> **Your tasks**
[1] Answer these questions about the humpback whale article.
(a) From the reefs of which country did the whale set out?
(b) What designation is the whale given?
(c) What minimum distance did Stevick calculate for the trip?
[2] Pick up the article about the humpback whale's journey after its last sentence and continue it.

++++ Document segment ++++

LONDON — It wasn't love. It could have been adventure. Or maybe she just got lost. It remains a mystery why a female humpback whale swam thousands of miles from the reefs of Brazil to the African island of Madagascar, which researchers believe is the longest single trip ever undertaken by a mammal -- humans excluded.
While humpbacks normally migrate along a north-to-south axis to feed and mate, this one -- affectionately called AHWC No. 1363 -- made the unusual decision to check out a new continent thousands of miles to the east.
...Stevick laid out the details of the whale's trip on Wednesday in the Royal Society's Biology Letters, calculating that, at a minimum, the whale must have traveled about 6,200 miles to get from Brazil to Madagascar, off the coast of east Africa.

++++ Entries shown ++++

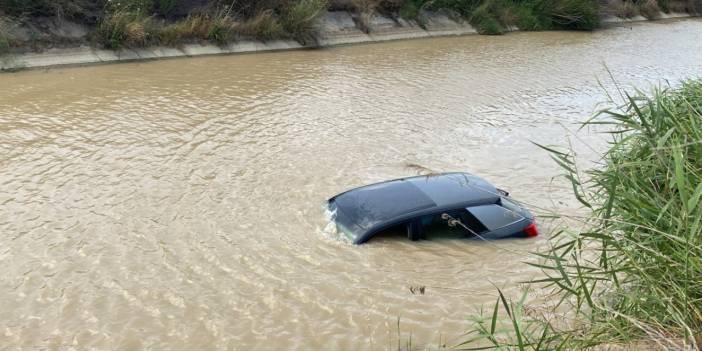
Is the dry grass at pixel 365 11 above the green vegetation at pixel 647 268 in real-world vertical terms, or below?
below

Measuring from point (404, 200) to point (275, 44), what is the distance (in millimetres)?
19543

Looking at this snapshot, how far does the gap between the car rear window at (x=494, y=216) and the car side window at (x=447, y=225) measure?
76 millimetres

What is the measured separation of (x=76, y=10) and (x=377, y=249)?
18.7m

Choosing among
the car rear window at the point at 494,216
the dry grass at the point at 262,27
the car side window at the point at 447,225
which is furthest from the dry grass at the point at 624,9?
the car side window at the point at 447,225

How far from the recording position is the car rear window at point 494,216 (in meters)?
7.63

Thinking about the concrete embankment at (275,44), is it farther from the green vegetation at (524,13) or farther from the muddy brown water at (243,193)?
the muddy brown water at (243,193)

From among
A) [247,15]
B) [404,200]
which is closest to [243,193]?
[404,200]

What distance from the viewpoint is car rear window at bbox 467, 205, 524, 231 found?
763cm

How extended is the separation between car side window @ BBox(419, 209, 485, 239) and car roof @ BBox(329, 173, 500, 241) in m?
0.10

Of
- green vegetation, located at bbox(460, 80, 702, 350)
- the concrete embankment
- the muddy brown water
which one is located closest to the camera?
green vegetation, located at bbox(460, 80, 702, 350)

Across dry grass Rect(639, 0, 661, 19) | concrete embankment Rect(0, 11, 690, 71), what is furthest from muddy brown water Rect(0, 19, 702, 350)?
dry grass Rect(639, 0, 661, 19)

++++

> **Answers for the exercise**
[1]
(a) Brazil
(b) AHWC No. 1363
(c) About 6,200 miles

[2]
"No other mammal has been seen to move between two places that are further apart," said Stevick, who works at the Maine-based College of the Atlantic. And while he said "the distance alone would make it exceptional no matter where it had gone," there was an added element of interest.
Humpbacks are careful commuters, taking the same trip from cold waters where they hunt plankton, fish and krill to warm waters where they mingle and mate "year after year after year," he said. The location of their feeding and breeding spots sometimes varies, but their transoceanic commute doesn't usually change much.
Swapping a breeding ground in Brazil for one in Madagascar was previously unheard of.
"That's almost 90 degrees of longitude -- so a quarter of the way around the globe," Stevick said. "Not only is this an exception, but it's a really remarkable exception at that."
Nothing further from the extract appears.